Reproduce each line exactly. Skip none.

(Records contained in a dataset)
● ● ●

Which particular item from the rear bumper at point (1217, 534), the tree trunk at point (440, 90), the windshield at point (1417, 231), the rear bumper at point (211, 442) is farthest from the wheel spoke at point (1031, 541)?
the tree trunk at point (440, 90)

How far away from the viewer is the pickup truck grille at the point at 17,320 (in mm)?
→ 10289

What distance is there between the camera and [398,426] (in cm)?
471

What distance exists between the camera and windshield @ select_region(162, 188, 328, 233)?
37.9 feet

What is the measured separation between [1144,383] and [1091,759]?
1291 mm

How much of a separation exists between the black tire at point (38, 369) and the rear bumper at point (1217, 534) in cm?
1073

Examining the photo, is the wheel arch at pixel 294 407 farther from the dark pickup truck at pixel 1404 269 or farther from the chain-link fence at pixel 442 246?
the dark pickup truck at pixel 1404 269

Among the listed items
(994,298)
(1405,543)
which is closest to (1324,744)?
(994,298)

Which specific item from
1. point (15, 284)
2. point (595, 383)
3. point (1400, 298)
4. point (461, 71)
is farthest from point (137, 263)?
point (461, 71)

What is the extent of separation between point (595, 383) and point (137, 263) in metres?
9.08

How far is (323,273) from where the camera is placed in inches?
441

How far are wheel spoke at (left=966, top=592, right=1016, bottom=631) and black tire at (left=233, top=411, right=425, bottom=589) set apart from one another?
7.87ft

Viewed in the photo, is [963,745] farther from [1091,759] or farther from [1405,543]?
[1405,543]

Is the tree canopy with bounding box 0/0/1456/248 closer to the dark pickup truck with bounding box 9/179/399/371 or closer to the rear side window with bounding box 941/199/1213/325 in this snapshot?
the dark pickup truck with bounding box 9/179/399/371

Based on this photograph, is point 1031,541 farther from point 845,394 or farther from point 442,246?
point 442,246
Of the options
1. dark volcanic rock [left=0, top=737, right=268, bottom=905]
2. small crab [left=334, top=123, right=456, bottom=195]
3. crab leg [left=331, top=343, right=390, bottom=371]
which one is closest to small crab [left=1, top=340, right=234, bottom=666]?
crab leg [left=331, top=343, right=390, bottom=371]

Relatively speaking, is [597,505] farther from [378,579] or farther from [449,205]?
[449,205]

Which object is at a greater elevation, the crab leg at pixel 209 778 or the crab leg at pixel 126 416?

● ● ●

# RESULT OF THIS EXERCISE
Which particular item from the rear bumper at point (1217, 534), the tree trunk at point (440, 90), the windshield at point (1417, 231), the rear bumper at point (211, 442) is farthest from the wheel spoke at point (1031, 541)?
the tree trunk at point (440, 90)

How far away from the viewer is the pickup truck grille at the point at 17,320 (in mm)?
→ 10289

What distance is there between the camera and [398,426] (in cm)?
471

What distance exists between the camera and windshield @ select_region(162, 188, 328, 233)?
37.9 feet

What is the measured separation between [1144,383] and [1091,759]?
1291 mm

How much of a separation exists between the black tire at point (38, 369) and the rear bumper at point (1217, 534) in cm?
1073

Examining the photo, is the wheel arch at pixel 294 407 farther from the dark pickup truck at pixel 1404 269 or farther from the chain-link fence at pixel 442 246?
the dark pickup truck at pixel 1404 269

Among the listed items
(994,298)
(1405,543)
which is closest to (1324,744)?
(994,298)

Which specific item from
1. point (15, 284)
2. point (595, 383)
3. point (1400, 298)
4. point (461, 71)
is farthest from point (137, 263)?
point (461, 71)

What is the extent of separation between point (595, 383) and point (137, 263) in metres?
9.08

How far is (323,273) from where the camera is placed in inches?
441

How far are wheel spoke at (left=966, top=592, right=1016, bottom=631) and black tire at (left=233, top=411, right=425, bottom=589) set apart from one another?
7.87ft

Viewed in the photo, is [963,745] farther from [1091,759] or farther from [1405,543]?
[1405,543]

Is the tree canopy with bounding box 0/0/1456/248 closer to the dark pickup truck with bounding box 9/179/399/371 or closer to the rear side window with bounding box 941/199/1213/325 in this snapshot?
the dark pickup truck with bounding box 9/179/399/371

Based on this photograph, is point 1031,541 farther from point 845,394 or farther from point 442,246?
point 442,246
Of the options
1. dark volcanic rock [left=0, top=737, right=268, bottom=905]
2. small crab [left=334, top=123, right=456, bottom=195]
3. crab leg [left=331, top=343, right=390, bottom=371]
which one is closest to small crab [left=1, top=340, right=234, bottom=666]?
crab leg [left=331, top=343, right=390, bottom=371]

Relatively speaking, is [597,505] farther from [378,579] or farther from [449,205]?
[449,205]

Which object is at a greater elevation, the crab leg at pixel 209 778 or the crab leg at pixel 126 416?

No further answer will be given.